The study was published on February 15 in the Canadian Journal of Public Health.

Gender Disparity Observed

To create the index, researchers examined emergency rooms at four adult hospitals in Calgary from January 2008 to December 2018. They extracted data from the National Ambulatory Care Reporting System and excluded spinal, head, and neck injuries as well as non-injury related issues. The dataset included 14,977 ER presentations for slips and falls on ice or snow.

Women (57.36%, n = 8591) accounted for more presentations than men (42.64%, n = 6386). Additionally, women and men presented at similar frequencies up to the age of 50, but after that point, women had an average of 25.48% more emergency room visits due to slips and falls on ice or snow than men.

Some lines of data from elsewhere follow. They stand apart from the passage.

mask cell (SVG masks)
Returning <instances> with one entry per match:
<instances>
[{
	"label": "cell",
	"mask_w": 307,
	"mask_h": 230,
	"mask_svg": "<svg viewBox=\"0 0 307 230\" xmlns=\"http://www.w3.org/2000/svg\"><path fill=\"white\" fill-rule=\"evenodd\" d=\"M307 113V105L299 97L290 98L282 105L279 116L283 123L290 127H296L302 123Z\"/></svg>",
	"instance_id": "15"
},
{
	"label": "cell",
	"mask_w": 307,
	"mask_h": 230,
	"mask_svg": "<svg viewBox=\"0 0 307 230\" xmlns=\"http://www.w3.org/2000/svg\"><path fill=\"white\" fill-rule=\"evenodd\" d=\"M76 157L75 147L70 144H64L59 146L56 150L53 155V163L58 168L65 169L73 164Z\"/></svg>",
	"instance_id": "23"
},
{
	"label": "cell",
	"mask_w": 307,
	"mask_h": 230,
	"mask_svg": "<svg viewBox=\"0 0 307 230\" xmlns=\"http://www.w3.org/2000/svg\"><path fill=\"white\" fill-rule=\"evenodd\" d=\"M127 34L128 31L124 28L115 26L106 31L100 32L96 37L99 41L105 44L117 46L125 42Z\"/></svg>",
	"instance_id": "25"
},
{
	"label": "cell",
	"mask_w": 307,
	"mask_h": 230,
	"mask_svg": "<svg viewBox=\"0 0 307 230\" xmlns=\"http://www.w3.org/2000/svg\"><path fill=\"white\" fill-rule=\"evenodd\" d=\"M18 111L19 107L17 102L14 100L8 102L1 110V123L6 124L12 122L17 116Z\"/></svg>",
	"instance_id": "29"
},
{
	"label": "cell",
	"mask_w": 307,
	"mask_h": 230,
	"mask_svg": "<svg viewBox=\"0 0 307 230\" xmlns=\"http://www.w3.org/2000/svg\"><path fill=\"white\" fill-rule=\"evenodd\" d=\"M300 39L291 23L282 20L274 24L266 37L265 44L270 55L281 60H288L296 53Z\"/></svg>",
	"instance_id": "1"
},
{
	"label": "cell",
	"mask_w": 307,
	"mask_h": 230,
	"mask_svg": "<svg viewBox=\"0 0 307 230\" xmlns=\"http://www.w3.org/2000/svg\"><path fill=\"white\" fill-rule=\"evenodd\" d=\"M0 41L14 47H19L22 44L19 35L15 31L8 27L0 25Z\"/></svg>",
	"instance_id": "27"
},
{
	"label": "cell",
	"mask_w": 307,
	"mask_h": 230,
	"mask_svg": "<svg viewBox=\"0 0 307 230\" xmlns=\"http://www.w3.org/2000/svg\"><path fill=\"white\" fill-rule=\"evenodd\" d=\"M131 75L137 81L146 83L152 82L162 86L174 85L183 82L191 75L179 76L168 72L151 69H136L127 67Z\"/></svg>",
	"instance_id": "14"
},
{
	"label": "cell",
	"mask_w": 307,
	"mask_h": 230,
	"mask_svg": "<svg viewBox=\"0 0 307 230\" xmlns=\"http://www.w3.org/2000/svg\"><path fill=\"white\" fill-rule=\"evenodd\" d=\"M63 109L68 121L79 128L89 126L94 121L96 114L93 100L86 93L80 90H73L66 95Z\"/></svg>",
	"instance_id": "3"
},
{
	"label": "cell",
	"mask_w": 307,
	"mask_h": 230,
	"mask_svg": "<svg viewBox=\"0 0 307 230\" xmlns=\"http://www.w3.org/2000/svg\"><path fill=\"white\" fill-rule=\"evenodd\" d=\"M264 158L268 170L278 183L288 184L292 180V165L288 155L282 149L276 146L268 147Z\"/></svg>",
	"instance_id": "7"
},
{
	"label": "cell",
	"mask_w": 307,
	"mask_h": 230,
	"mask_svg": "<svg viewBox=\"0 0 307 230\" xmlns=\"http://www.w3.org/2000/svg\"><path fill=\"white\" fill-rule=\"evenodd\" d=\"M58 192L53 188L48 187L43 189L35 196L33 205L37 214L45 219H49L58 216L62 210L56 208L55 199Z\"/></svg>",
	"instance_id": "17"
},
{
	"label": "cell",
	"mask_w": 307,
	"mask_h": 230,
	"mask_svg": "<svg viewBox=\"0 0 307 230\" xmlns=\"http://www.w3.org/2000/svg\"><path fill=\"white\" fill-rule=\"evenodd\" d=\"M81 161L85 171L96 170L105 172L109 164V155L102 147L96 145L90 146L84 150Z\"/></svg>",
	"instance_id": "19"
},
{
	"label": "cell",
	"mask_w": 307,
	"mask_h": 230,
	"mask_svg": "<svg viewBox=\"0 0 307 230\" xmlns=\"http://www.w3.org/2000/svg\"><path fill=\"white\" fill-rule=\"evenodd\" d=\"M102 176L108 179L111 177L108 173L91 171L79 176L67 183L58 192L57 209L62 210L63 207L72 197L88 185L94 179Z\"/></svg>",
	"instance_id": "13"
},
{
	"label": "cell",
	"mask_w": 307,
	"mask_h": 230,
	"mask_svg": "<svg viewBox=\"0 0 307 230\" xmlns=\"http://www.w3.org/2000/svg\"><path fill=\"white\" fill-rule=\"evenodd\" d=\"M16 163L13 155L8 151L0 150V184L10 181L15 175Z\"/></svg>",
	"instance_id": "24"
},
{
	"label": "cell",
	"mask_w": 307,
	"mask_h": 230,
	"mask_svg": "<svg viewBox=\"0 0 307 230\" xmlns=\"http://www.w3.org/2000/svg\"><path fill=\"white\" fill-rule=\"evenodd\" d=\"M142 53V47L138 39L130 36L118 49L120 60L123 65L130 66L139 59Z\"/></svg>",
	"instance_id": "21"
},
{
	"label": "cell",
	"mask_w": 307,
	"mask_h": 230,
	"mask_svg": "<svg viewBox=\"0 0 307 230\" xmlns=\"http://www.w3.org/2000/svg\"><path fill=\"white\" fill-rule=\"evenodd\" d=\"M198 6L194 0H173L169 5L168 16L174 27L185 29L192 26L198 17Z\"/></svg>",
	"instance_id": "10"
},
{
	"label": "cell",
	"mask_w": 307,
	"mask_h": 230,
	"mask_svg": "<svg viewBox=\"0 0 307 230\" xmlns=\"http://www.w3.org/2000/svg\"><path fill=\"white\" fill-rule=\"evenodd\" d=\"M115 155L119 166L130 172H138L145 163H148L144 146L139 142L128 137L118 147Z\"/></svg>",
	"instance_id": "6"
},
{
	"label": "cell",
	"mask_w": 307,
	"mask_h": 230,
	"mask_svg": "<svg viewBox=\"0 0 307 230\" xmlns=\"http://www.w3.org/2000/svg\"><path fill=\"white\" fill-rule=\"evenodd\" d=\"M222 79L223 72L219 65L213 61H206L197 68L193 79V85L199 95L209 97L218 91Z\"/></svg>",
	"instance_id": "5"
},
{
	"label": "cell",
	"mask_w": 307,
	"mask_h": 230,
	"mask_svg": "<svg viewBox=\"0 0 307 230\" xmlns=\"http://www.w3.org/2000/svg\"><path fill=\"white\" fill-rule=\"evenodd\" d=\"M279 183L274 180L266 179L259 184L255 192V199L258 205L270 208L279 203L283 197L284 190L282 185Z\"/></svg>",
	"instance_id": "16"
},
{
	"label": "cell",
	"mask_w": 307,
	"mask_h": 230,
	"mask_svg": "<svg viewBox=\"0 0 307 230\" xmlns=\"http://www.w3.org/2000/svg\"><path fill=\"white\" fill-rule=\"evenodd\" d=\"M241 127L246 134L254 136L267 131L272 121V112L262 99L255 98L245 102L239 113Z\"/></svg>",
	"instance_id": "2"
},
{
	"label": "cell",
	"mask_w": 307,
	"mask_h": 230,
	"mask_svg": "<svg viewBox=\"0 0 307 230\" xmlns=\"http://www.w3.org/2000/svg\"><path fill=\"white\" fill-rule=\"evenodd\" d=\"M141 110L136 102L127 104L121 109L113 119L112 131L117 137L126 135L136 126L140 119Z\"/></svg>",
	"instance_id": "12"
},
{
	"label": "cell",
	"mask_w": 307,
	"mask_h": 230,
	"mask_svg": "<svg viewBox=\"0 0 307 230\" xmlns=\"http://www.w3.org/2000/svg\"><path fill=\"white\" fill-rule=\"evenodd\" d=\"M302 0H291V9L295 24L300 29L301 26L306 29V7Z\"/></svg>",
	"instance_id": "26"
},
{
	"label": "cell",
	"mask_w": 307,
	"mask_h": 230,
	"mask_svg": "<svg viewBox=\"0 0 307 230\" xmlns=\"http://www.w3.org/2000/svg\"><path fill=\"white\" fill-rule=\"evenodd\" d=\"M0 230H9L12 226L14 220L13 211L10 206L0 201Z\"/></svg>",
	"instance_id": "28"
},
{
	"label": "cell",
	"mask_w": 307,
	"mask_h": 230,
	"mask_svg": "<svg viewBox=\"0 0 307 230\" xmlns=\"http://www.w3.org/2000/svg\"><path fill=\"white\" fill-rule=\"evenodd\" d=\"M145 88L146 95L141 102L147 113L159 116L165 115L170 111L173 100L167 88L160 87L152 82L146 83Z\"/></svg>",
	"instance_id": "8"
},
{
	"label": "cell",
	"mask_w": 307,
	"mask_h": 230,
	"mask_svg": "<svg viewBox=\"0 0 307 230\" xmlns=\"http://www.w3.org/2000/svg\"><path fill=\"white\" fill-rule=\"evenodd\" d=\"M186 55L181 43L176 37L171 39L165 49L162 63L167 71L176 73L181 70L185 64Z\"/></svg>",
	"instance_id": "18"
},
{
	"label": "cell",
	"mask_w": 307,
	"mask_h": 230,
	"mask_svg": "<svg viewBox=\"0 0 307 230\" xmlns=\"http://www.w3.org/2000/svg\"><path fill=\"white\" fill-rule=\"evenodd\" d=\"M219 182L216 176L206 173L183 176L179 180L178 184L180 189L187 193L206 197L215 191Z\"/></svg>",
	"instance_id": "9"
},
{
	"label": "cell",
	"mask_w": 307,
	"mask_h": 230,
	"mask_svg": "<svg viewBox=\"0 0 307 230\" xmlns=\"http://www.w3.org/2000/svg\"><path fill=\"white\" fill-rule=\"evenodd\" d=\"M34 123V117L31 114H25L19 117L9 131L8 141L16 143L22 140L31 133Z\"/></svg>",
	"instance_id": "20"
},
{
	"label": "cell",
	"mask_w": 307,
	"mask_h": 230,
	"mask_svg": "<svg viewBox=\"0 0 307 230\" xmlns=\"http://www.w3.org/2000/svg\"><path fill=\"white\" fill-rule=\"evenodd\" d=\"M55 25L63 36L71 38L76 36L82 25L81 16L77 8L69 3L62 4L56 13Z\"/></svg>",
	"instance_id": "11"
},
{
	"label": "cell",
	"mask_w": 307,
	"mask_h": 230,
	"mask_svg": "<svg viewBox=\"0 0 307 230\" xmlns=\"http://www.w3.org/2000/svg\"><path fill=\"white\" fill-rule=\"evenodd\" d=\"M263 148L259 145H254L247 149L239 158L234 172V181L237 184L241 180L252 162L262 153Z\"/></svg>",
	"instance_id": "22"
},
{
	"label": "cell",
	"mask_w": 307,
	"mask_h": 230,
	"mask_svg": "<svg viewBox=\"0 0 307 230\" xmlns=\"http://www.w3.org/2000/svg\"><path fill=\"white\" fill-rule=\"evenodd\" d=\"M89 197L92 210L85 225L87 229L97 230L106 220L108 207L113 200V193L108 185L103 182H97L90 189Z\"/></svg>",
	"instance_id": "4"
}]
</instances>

Like other indices guiding outdoor behavior related to factors such as pollution exposure, the SFI could help guide behavior in terms of fall risk, said White. „For example, if the air quality index indicates poor air quality and your child has asthma, most parents would change their plans and not take their child to the park,“ White said. „While we would tell a high fall risk citizen ‚Don’t go out,‘ other population groups would consider other options, such as using ice cleats or collapsible hiking poles.“

The staffing in the emergency room does not account for seasonal spikes in injury rates, White said. „We have the same number of resources available every month of the year. Staffing should match the expected volume.“

Some Falls were Missed

Commenting on the results for Medscape Medical News, Alan M. Reznik, MD, chief physician at Connecticut Orthopaedics in Hamden, Connecticut, pointed out that the researchers could not capture falls in patients who did not present to the emergency room.

Photo of Alan M. Reznik
Alan M. Reznik, MD

„People who make it to the emergency room do not represent all falls,“ said Reznik, who is a former member of the Patient Safety Committee of the American Academy of Orthopaedic Surgeons. „Some falls result in minor injuries. Some fallen individuals go to their primary care physician, while others with minor fractures often prefer to be treated at an outpatient center, and these fractures may go unnoticed.“

However, capturing emergency room visits due to slips and falls on ice and snow is an effective way to measure the economic burden, Reznik explained. „It’s a metric for the bulk of the problem, namely actual emergency room visits.“

The index is likely to be most useful for patients with pre-existing conditions, he added. „This index could prove valuable for people with osteoporosis, people with poor vision, people with poor balance, and people with a known condition like syncope or heart arrhythmias.“

One factor the investigators did not account for is the hours of exposure, which could lead to women being underrepresented in emergency room visits, Reznik said. „Are women or men outdoors for more hours, or are they equal? One thing we’ve learned from injuries in high-performance female athletes is that the injury rate thereafter might be double that of men. It’s all about accounting for exposure hours.“

Reznik praised the authors for addressing the issue of resource allocation and staffing in emergency rooms. „They argue that seasonal adjustments in orthopedic care make sense and that we may need better staffing at certain times of the year,“ he said.

The University of Calgary, the Canadian Orthopaedic Foundation, and the Alberta Strategic Clinical Network funded the research. White is the lead researcher at the South Campus Research Unit for Bone and Soft Tissue at the University of Calgary. Reznik is the author of The Knee and Shoulder Handbook: The Key to a Pain-Free, Active Life and I Fell and Can Get Up Again!